On 04/09/2017 17:01, Aidan Aannestad wrote:
> Latin seems to have done this with non-pronouns to a degree. Despite
> the fact that nominative is the dictionary form, if you wanted to
> just exclaim a noun without a surrounding structure, you'd use the 
> accusative,


So what are the nominatives exclamations "fabulae!" (stories!) and
"nugas!" (trifles!) doing, or Platus' "em tibi anus lepida!" (look you,
an elegant old woman!) or Pilate's "ecce homo!" (behold, the man!).

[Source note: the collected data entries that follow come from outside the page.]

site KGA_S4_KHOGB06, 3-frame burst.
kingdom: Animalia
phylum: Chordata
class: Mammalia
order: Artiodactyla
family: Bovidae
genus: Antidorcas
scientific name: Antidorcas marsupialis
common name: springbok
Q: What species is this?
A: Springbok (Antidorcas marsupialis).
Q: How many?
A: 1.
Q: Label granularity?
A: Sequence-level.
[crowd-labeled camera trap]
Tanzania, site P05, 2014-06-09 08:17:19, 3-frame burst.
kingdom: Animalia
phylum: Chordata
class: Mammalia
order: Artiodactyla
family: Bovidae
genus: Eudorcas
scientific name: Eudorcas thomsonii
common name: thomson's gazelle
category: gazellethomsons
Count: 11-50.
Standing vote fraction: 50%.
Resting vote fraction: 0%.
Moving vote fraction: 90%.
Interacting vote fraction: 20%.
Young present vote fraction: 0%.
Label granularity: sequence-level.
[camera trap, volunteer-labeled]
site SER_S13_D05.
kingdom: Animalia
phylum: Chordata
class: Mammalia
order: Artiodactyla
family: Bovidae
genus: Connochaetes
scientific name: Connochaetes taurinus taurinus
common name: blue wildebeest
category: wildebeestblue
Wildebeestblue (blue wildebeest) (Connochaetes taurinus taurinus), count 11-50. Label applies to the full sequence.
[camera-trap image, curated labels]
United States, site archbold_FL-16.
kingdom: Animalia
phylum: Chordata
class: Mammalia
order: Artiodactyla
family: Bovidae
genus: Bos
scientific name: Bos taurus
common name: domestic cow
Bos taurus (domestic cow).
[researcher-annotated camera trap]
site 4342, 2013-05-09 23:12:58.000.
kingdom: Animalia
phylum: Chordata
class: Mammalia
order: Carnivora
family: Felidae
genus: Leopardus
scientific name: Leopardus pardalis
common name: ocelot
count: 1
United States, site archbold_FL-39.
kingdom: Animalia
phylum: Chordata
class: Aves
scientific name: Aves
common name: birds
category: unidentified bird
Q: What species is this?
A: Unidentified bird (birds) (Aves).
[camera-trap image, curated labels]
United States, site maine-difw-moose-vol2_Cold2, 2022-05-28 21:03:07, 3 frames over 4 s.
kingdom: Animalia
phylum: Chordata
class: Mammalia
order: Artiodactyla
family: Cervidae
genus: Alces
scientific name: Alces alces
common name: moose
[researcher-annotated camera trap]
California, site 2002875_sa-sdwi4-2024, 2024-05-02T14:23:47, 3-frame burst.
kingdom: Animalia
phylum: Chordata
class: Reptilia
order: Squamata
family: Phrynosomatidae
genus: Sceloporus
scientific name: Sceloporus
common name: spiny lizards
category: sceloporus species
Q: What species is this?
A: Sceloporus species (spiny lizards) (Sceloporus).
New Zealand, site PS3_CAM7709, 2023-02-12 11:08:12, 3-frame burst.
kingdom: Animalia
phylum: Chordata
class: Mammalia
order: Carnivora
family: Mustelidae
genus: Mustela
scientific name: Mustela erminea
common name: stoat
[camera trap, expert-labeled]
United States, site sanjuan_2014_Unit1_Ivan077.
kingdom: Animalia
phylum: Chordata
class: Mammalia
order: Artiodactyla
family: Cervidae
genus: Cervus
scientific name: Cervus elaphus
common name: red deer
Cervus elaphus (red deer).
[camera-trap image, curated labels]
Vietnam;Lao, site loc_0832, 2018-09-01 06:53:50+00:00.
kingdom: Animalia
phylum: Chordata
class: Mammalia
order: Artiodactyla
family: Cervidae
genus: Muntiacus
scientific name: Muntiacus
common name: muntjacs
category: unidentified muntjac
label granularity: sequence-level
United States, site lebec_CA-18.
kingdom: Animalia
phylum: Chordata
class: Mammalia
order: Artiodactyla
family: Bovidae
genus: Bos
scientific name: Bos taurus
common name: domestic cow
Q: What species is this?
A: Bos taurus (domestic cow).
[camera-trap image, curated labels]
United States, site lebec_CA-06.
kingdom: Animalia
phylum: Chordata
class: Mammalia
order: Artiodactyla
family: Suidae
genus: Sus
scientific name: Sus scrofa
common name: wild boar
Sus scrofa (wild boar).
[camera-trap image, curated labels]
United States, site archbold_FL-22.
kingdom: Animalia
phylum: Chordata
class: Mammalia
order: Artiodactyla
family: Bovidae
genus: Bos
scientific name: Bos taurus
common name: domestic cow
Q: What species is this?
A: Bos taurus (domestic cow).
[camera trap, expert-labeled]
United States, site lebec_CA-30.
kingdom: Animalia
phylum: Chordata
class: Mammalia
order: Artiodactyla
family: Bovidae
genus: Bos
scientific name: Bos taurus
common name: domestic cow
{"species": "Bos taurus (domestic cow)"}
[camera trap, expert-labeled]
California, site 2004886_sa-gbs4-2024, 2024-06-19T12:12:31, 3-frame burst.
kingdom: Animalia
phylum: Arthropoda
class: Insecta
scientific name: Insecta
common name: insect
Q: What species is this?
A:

"tis true we do find _also_ eccusatives of exclamation such as "nugas!",
"hercle rem gestam bene" (a good deed, by Hercues!") , "artificem
probum!" (an excellent artist!) - but these depend upon an unexpressed
verb just like Esperanto's "Bonan tagon!"

The generalization above doesn't hold water.

> and the vast majority of Romance noun forms come from Latin 
> accusatives rather than nominatives.

True, tho this was a development in Vulgar Latin and is rather more
complicated than this and has much to do with phonetic attriction as
anything else.  This is clearly not the case with English "I" and "me".

I was going to comment on the French examples as the Romancelangs use of
disjunctive and conjunctive personal pronouns is really something quite
different from English, but I'm pressed for time.  However, Nathan does,
I think, make a valid comment "What makes English confusing here is that
its emphatic pronouns look exactly like its object pronouns."